9.           The acquisitions of Securities may be carried out at any time, during the duration of the authorisation, including during a tender offer period, as may be permitted under applicable laws and regulations.
 
 
 
 

 

 
10.           The authorisation granted to acquire Securities shall be valid for such maximum period as may be provided for under applicable Luxembourg law as in effect from time to time (such maximum period being, as of to date, 5 years).

11.           The acquisitions of Securities shall be made at such times and on such other terms and conditions as may be determined by the Board of Directors or the board of directors or other governing bodies of the relevant entity, provided that, any such purchase shall comply with Article 49-2 et.seq. of the Luxembourg law of August 10, 1915 on commercial companies (or any successor law) and, in the case of acquisitions of Securities made through a stock exchange in which the Company’s Securities are traded, with any applicable laws and regulations of such market.
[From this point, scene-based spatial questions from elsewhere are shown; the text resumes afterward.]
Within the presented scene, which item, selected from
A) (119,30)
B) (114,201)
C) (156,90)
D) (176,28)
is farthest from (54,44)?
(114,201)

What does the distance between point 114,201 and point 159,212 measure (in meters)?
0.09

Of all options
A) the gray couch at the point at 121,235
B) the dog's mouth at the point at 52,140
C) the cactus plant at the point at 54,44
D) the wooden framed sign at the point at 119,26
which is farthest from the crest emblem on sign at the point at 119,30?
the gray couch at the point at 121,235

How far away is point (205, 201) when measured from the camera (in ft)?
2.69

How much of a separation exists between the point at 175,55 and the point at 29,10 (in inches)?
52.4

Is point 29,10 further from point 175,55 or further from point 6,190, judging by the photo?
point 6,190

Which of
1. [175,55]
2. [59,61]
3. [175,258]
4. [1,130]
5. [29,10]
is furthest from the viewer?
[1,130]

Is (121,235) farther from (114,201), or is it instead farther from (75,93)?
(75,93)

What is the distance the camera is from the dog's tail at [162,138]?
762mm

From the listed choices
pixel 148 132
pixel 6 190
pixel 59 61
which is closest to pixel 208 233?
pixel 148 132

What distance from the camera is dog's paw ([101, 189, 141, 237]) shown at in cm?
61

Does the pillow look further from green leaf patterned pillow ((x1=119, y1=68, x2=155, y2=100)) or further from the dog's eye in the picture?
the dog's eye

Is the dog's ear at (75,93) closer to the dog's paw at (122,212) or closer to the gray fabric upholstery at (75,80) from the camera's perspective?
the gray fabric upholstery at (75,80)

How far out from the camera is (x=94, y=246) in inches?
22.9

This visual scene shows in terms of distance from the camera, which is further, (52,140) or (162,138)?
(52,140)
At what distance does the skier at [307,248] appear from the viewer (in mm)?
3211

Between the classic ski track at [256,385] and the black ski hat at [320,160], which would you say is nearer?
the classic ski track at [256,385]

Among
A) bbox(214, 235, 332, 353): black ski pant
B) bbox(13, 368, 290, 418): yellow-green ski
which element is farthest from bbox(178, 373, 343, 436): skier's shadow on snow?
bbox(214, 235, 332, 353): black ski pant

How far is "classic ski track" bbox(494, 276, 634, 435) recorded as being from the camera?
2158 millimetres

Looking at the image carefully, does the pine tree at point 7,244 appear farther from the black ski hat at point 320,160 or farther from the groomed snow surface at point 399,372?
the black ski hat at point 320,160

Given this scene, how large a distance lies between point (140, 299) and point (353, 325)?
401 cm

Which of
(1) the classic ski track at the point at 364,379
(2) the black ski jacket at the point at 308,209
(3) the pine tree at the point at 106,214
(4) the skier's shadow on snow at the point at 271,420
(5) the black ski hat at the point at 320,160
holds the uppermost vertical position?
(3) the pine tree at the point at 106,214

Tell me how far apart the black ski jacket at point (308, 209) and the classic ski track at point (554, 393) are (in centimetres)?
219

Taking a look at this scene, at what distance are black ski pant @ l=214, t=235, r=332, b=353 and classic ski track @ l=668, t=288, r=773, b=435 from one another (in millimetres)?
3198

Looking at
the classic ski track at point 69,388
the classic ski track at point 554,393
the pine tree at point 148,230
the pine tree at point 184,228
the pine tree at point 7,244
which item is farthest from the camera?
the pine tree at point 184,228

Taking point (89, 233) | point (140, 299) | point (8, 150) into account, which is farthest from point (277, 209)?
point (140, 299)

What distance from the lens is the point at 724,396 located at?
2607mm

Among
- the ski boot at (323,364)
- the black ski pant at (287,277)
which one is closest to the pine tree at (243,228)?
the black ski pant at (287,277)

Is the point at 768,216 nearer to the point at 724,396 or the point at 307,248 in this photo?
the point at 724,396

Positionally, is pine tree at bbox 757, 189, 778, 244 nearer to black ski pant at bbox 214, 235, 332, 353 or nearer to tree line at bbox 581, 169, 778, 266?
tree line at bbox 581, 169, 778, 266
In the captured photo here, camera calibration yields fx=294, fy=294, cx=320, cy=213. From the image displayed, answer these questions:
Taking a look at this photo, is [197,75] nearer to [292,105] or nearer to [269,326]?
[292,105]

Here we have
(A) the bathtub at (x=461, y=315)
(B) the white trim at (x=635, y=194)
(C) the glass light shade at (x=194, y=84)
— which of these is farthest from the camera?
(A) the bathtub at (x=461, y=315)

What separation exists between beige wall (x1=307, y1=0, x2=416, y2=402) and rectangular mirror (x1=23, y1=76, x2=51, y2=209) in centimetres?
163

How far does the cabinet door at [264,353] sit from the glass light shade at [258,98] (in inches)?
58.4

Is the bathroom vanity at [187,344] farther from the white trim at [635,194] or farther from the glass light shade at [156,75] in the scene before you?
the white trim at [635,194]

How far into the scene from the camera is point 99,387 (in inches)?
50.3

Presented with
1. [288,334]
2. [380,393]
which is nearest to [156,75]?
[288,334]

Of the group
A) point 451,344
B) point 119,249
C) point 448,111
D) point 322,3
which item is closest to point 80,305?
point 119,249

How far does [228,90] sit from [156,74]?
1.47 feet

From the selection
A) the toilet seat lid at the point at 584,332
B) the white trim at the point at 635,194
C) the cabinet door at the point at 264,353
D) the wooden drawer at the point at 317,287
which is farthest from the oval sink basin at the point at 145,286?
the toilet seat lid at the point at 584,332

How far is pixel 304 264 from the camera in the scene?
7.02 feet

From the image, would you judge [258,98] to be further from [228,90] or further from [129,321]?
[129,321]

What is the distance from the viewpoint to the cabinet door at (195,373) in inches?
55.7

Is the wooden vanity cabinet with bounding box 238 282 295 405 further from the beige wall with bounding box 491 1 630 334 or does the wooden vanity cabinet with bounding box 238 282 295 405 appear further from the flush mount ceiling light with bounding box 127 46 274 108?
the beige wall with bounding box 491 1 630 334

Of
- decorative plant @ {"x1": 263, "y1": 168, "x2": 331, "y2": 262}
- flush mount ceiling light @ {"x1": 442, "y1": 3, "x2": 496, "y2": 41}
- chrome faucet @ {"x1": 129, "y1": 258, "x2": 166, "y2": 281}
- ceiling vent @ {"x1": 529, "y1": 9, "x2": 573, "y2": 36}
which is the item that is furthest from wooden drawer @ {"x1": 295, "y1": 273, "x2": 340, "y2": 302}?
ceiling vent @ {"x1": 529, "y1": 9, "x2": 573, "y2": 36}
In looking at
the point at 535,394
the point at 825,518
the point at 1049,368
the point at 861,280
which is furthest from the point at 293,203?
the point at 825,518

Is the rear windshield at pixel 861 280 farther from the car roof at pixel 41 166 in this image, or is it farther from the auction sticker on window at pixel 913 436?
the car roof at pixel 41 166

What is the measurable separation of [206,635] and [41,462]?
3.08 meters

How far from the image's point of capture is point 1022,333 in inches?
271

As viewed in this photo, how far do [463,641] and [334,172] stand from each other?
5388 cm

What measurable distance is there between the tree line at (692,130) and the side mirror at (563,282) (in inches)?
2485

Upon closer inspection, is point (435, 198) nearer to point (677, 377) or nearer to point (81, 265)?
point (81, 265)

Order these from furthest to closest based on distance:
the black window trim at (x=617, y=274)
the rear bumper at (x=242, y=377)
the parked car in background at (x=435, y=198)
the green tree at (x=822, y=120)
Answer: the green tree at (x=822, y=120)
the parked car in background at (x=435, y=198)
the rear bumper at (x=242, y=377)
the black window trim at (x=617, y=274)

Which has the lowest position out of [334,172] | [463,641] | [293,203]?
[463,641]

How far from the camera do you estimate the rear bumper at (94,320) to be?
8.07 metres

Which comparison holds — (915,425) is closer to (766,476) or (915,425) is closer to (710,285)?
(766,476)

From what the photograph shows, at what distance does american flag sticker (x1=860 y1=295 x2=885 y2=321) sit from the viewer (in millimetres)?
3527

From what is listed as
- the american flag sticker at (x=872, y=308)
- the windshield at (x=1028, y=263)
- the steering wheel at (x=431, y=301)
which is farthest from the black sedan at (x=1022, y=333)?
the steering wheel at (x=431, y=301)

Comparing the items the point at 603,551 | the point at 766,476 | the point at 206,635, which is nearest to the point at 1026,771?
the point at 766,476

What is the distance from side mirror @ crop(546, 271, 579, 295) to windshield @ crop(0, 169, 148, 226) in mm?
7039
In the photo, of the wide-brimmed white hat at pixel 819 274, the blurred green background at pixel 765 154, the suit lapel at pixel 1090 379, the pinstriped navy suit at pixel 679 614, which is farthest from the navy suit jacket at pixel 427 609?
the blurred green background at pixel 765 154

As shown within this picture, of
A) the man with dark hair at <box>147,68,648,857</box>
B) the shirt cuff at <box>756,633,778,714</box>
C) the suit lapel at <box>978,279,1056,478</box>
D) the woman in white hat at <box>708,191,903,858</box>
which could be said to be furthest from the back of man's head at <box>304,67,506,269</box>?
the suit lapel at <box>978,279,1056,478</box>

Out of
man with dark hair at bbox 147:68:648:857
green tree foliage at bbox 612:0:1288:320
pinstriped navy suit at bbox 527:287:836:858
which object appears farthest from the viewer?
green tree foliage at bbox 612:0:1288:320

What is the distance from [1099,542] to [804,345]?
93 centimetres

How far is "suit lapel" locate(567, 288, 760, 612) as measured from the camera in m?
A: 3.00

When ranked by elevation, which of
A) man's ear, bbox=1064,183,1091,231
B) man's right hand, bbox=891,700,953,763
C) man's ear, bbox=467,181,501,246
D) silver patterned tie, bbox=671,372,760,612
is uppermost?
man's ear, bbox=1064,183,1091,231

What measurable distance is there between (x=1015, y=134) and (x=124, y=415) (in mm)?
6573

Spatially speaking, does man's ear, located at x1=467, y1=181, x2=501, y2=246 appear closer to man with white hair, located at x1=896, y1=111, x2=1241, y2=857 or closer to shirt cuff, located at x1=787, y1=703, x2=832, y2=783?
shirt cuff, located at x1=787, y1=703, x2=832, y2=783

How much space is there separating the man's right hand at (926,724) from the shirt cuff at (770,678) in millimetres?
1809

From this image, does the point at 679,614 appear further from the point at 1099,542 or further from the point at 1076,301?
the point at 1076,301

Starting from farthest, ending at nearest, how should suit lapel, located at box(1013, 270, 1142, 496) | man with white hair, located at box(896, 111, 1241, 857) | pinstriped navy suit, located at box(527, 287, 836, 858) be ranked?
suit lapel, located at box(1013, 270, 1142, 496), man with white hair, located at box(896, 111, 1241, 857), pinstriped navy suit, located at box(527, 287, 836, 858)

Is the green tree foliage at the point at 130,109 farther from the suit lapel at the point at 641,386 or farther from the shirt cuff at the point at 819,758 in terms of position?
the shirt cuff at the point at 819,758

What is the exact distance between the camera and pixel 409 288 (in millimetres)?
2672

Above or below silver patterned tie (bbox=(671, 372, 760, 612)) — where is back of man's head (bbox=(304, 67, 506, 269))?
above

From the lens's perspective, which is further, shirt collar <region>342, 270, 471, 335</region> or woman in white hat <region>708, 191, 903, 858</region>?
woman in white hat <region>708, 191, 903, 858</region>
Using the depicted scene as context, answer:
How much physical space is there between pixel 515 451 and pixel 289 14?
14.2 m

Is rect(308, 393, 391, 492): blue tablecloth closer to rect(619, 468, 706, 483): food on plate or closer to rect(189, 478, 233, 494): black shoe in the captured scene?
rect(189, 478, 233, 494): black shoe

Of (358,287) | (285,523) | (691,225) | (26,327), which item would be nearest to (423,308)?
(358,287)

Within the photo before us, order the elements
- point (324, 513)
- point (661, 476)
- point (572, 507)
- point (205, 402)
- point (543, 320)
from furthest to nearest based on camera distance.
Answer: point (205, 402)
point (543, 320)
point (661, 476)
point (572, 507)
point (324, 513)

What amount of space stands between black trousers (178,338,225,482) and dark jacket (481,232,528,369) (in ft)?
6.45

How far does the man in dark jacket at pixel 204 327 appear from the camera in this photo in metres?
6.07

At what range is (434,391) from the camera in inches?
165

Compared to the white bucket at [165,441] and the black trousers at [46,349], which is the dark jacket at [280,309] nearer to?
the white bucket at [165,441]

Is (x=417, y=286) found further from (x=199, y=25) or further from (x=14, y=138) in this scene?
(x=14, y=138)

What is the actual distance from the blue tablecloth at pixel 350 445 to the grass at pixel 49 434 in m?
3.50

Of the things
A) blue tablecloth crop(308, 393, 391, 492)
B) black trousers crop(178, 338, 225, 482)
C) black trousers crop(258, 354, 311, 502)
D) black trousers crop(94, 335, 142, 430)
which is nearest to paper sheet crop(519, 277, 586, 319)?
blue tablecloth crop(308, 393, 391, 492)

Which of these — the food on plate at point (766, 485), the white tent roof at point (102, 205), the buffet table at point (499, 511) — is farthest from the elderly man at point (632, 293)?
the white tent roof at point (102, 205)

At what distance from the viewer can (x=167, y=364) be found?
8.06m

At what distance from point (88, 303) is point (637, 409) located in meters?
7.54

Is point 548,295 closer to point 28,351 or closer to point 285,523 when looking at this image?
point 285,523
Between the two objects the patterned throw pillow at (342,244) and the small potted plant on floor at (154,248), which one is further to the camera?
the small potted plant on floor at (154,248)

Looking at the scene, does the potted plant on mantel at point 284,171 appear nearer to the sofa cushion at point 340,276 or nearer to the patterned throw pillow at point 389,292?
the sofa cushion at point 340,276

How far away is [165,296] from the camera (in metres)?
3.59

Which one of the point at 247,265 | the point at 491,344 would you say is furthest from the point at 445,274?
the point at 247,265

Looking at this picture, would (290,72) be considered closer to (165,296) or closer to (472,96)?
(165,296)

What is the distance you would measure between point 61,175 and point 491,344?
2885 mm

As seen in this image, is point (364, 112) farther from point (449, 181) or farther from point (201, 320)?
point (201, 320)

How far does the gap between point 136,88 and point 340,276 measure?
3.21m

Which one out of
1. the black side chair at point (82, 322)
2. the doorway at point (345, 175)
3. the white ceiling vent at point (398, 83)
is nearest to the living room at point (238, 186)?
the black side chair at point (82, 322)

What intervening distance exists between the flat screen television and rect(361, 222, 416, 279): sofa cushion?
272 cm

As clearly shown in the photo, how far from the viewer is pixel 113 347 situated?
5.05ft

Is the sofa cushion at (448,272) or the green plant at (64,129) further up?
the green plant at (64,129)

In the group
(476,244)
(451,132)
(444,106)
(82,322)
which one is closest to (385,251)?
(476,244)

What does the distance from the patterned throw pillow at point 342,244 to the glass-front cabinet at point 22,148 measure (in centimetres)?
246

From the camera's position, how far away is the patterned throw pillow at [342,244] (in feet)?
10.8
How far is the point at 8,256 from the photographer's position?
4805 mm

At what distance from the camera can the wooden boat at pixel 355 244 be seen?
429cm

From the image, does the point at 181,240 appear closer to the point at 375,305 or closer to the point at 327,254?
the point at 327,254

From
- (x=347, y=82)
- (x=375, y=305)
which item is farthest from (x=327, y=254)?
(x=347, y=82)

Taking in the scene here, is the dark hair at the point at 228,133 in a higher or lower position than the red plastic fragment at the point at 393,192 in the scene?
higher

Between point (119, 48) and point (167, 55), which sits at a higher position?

The Meeting further resolved to grant all powers to the Board of Directors and to the board of directors or other governing bodies of the Company’s subsidiaries, in each case with powers to delegate in accordance with applicable laws, the Articles or the articles of association of other applicable organizational documents of the relevant Company’s subsidiary, to decide on and implement this authorisation, to define, if necessary, the terms and procedures for carrying out any purchase, acquisition or reception of Securities, and, in particular, to place any stock exchange orders, conclude any agreements, including for keeping registers of purchases and sales of Securities, make any declarations to the applicable regulatory authorities, carry out all formalities and, generally, do all such other acts and things as may be necessary, appropriate or desirable under the circumstances. The Meeting also resolved to authorise the Board of Directors to delegate to its Chairman, with the latter having the option to sub-delegate to any other person(s), the performance of the actions entrusted to the Board of Directors, pursuant to, or in connection with, this authorisation.

15. Authorisation to the Board of Directors to cause the distribution of all shareholder communications, including its shareholder meeting and proxy materials and annual reports to shareholders, by such electronic means as is permitted by any applicable laws or regulations.
 
The Meeting resolved to authorise the Board of Directors to cause the distribution of all shareholder communications, including its shareholder meeting and proxy materials and annual reports to shareholders (either in the form of a separate annual report containing financial statements of the Company and its consolidated subsidiaries or in the form of an annual report on Form 20-F or similar document, as filed with the securities authorities or stock markets) by such electronic means as are permitted or required by any applicable laws or regulations (including any interpretations thereof), including, without limitation, by posting such communication on the Company’s website, or by sending electronic communications (e-mails) with attachment(s) in a widely used format or with a hyperlink to the applicable filing by the Company on the website of the above referred authorities or stock markets, or by any other existing or future electronic means of communication as is or may be permitted by any applicable laws or regulations.